Powers of Ten – Part I by Stephen Mallette.
From the post:
“No, no! The adventures first,’ said the Gryphon in an impatient tone: ‘explanations take such a dreadful time.”
— Lewis Carroll – Alice’s Adventures in WonderlandIt is often quite simple to envision the benefits of using Titan. Developing complex graph analytics over a multi-billion edge distributed graph represent the adventures that await. Like the Gryphon from Lewis Carroll’s tale, the desire to immediately dive into the adventures can be quite strong. Unfortunately and quite obviously, the benefits of Titan cannot be realized until there is some data present within it. Consider the explanations that follow; they are the strategies by which data is bulk loaded to Titan enabling the adventures to ensue.

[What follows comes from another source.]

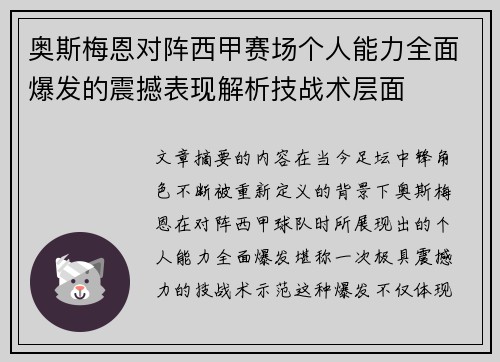 奥斯梅恩对阵西甲赛场个人能力全面爆发的震撼表现解析技战术层面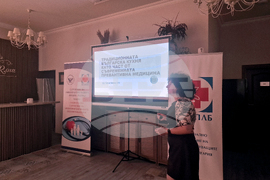 Разград - общопрактикуващи лекари - конференция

There are a number of different variables that might influence the approach to loading data into a graph, but the attribute that provides the best guidance in making a decision is size. For purposes of this article, “size” refers to the estimated number of edges to be loaded into the graph. The strategy used for loading data tends to change in powers of ten, where the strategy for loading 1 million edges is different than the approach for 10 million edges.
Given this neat and memorable way to categorize batch loading strategies, this two-part article outlines each strategy starting with the smallest at 1 million edges or less and continuing in powers of ten up to 1 billion and more. This first part will focus on 1 million and 10 million edges, which generally involves common Gremlin operations. The second part will focus on 100 million and 1 billion edges, which generally involves the use of Faunus.
Great guidance on loading relatively small data sets using Gremlin. Looking forward to seeing the harder tests with 100 million and 1 billion edge sets.